The credits are interrupted by news anchors Linda and Morbo with a special report on a Presidential Summit on the dangers of streaming television. Fry is being questioned by President Richard M. Nixon's head, and Fry says a show should not be rebooted if the quality isn't going to be there, and he encourages viewers to binge responsibly, the same way they smoke cigarettes or drink bleach. Fry's recommendation is to binge ten episodes at a time. No more, no less. (Futurama's first batch of episodes will consist of -- ten.) Fry also notes that any show that truly cares about its audience should -- must -- be cancelled every few years because it's the right thing to do.

© 20th Television

If this first episode is any indication, everyone involved is heeding that advice with the quality of the writing razor sharp, and the voice performances by the entire original cast on point (and seriously, who would or could have taken over the role of Bender if all parties hadn't come to whatever agreement was made to get him on board?). I seriously started smiling from the second that classic theme song and those opening credits started and I didn't stop until the end. Watching the episode late at night, I also had to stifle many loud bursts of laughter (I was told the next day it sounded like I was watching the funniest thing I've ever seen) and that was all I was hoping for out of this revival. The premiere episode really was perfection. I have had an opportunity to view the next five episodes and while humorous, I did not find the following three that laugh-out-loud funny (there are laughs and some real heart-tugging moments, but we'll talk about those in recaps to come), but episodes five and six are quite funny.

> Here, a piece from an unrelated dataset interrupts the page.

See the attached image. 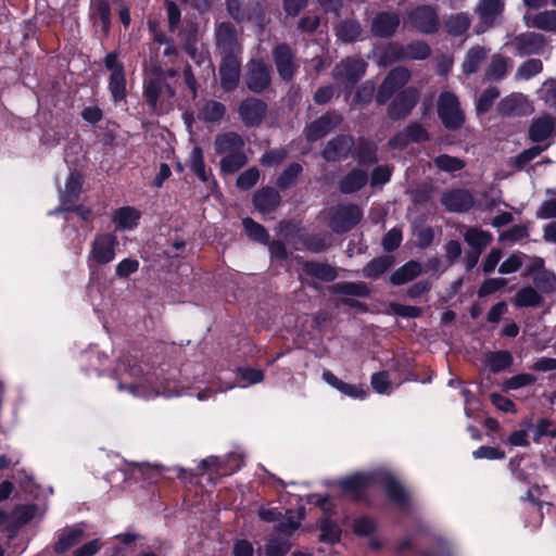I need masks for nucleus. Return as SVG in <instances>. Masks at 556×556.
I'll return each instance as SVG.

Some reviews have complained that all we're getting from this batch of episodes are Futurama's 'greatest hits' with episodes centered around Nibbler, Mom and Robot Santa, and one that is a direct sequel to a previous episode from the past. I don't see what the problem is with that. Is it too fan servicey? Maybe. Will it scare off new viewers unfamiliar with the show? It shouldn't. It should make them want to watch the previous seasons ... which are all streaming on Fulu. I mean Hulu.

New episodes of Futurama will stream Mondays on Hulu.

This piece was written during the 2023 WGA and SAG-AFTRA strikes. Without the labor of the writers and actors currently on strike, the series being covered here wouldn't exist.